Greek art features sculptures of dogs guarding entrances to homes and temples; we see them on reliefs of plinths and stelae, and even on fibulae, or decorative pins. Among all these depictions, eminent Greek mythology experts are able to locate Argos—Odysseus’ dog, the only one to recognize his owner after many years of separation—or the white dog from the origin myth of the temple of Heracles. According to the story, when an Athenian called Didymos was performing a sacrifice to the gods, a white dog appeared and snatched the meat. Didymos built a temple for Heracles in the place where the dog buried the meat. Of course, apart from mythical dogs, the ancients also had normal lapdogs and hunting hounds.  

Columella, a Roman writer on agriculture from the first century AD, wrote in volume six of his work De re rustica that it is best if a guard dog is black, large and has a loud voice. It should also drive intruders away with its appearance, but be gentle towards the members of the household. This is exactly like the animal depicted on a mosaic at the House of the Tragic Poet in Pompeii, the Roman villa destroyed by the eruption of Mount Vesuvius in 79 AD. The villa was excavated in the nineteenth century; archeologists were overjoyed to discover a well-preserved tiled floor with an image of a black dog and the words cave canem (beware of the dog). Apparently, similar images featured in many Roman villas of the era. But Romans did not only value guard dogs. During their wars, the Germanic and Gallic peoples would sometimes set huge, armored mastiffs on the Romans, who, with time, adopted that habit from the barbarians. Thousands of dogs served in Roman legions, and we can find them in the art celebrating Roman military conquest. 

A Symbol of Attachment 

In the Middle Ages and early Renaissance, the dog symbolized attachment to God and to marital fidelity. We can find a dog in that latter role in Jan van Eyck’s Arnolfini Portrait (1434), but also many other paintings, for example Jan Massijs’ David and Bathsheba, painted a hundred years later (1562). Experts on the Arnolfinis’ famous portrait are in disagreement about the meaning of the details in the painting, but one thing is certain: the dog evokes the merchant couple’s wealth, as van Eyck presents them at their best. In the Renaissance, dogs—usually greyhounds—were regularly depicted during hunts. We can see them, for example, in Paolo Uccello’s The Hunt in the Forest (around 1465): a night scene where dozens of greyhounds run around amongst the horses. 

A dog could also be an important supplement to portraits of rulers and influential figures. It is seen next to Charles V in a Titian painting and many artists from later eras seemingly emulated this sort of imagery, for example Diego Velázquez, author of the work Philip IV in Hunting Dress, or Francisco Goya in his depiction of Charles III. But art history mainly shows dogs as companions in plays, as pets or even as mascots. We can find them in this role already in works by Albrecht Dürer, Lucas Cranach the Elder, as well as Titian (Portrait of Federico II Gonzaga), Goya (The White Duchess) and in many later paintings. Depictions of these quadrupeds also found their way onto frescoes in Renaissance Italian residences, such as the Villa Barbaro in the Veneto region. 
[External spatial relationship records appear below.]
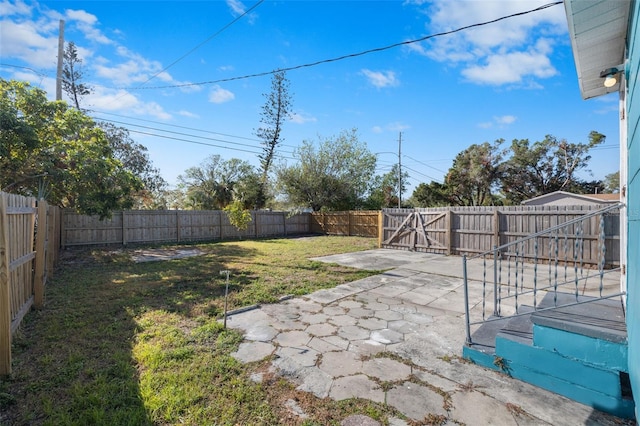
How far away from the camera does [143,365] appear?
96.7 inches

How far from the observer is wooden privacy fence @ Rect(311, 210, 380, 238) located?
14.9 m

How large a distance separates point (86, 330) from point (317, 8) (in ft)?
22.3

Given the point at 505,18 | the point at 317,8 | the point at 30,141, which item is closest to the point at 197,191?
the point at 30,141

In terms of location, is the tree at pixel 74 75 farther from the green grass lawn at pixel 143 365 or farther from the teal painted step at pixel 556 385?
the teal painted step at pixel 556 385

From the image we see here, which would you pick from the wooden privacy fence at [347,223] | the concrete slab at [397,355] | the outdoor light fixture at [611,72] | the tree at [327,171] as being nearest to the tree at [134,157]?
the tree at [327,171]

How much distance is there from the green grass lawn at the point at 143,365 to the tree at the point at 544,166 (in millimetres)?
23791

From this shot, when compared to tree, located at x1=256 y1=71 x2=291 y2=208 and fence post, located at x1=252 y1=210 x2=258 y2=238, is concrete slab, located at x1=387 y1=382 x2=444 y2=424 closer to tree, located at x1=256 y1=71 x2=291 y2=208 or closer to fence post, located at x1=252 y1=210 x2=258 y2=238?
fence post, located at x1=252 y1=210 x2=258 y2=238

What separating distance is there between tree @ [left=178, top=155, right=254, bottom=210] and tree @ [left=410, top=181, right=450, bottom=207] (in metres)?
16.6

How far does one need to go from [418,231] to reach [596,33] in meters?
8.08

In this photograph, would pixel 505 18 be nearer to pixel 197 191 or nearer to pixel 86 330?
pixel 86 330

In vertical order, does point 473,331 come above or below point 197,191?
below

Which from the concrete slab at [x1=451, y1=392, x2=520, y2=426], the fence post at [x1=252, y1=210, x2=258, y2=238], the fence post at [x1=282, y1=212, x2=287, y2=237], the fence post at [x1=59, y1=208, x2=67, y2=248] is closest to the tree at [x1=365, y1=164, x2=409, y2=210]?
the fence post at [x1=282, y1=212, x2=287, y2=237]

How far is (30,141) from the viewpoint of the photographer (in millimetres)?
6211

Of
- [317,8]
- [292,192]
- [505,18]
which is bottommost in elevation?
[292,192]
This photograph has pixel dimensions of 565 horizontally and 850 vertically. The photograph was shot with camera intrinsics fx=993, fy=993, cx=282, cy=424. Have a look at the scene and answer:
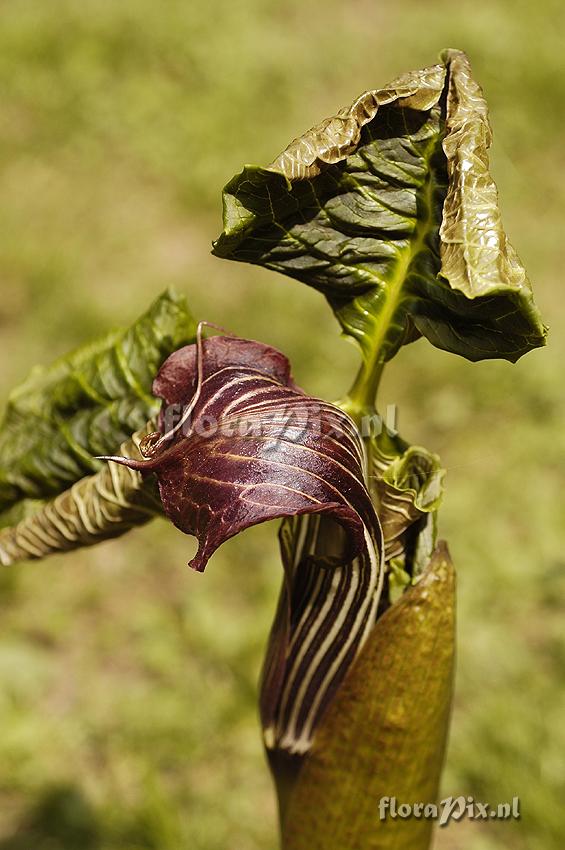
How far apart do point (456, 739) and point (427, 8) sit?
Result: 349 centimetres

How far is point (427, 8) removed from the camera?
14.8 ft

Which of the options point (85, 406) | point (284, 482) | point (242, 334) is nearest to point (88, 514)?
point (85, 406)

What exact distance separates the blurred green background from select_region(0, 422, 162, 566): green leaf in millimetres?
594

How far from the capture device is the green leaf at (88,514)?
105 centimetres

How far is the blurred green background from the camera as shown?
211cm

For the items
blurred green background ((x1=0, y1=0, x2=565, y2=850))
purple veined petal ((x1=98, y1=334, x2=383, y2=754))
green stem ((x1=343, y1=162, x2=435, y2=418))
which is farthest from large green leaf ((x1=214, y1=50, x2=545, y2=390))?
blurred green background ((x1=0, y1=0, x2=565, y2=850))

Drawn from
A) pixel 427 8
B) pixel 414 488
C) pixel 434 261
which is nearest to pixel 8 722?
pixel 414 488

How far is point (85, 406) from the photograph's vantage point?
1239 mm

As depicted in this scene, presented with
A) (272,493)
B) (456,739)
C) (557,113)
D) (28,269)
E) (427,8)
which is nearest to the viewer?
(272,493)

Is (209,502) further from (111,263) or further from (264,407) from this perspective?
(111,263)

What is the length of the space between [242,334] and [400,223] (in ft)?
7.12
For centuries, dogs were only shown as man’s companions, servants or supplements to his story. But at the end of the eighteenth century, and certainly in the nineteenth, the dog finally becomes the main theme of painted works. One of the first of these is a portrait of Bob, a Newfoundland dog lifeguard, painted by Edwin Landseer (A Distinguished Member of the Humane Society, 1831). Thanks to this artist’s talent, dogs gained their well-deserved position in figurative art outside of Europe. We can find canine heroes on such Landseer works as Dignity and Impudence, A Scene at Abbotsford, A Deerhound or A Highland Breakfast. It’s a shame that it took European art so long to appreciate our four-legged friends.